*AIM:* Count the lines of the records that contain the string "cell", treating uppercase and lowercase letters as different, and give only that number.
## BEGIN
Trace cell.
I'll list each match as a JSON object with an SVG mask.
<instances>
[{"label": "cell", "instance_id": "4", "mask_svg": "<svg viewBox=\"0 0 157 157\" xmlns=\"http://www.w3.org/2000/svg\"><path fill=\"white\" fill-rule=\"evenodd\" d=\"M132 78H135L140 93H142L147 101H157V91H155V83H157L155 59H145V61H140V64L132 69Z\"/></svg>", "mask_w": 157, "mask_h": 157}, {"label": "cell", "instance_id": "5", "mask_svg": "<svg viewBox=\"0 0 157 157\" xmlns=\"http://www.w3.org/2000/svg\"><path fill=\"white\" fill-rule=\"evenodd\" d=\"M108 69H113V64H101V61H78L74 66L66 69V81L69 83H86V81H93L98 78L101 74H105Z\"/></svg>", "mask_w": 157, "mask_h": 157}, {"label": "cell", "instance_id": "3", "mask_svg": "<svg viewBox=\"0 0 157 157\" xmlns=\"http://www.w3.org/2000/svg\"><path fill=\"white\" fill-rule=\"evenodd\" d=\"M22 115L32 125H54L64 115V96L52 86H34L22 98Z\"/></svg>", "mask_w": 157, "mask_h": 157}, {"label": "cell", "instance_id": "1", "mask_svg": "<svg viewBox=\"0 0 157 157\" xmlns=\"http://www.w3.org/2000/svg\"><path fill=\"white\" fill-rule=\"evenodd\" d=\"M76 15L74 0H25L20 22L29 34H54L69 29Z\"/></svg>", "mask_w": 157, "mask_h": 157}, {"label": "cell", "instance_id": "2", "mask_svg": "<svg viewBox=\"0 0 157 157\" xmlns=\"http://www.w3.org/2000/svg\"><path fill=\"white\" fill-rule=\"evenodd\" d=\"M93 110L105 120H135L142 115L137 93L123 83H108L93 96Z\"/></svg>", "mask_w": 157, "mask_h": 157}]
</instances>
## END
*THE OUTPUT:* 2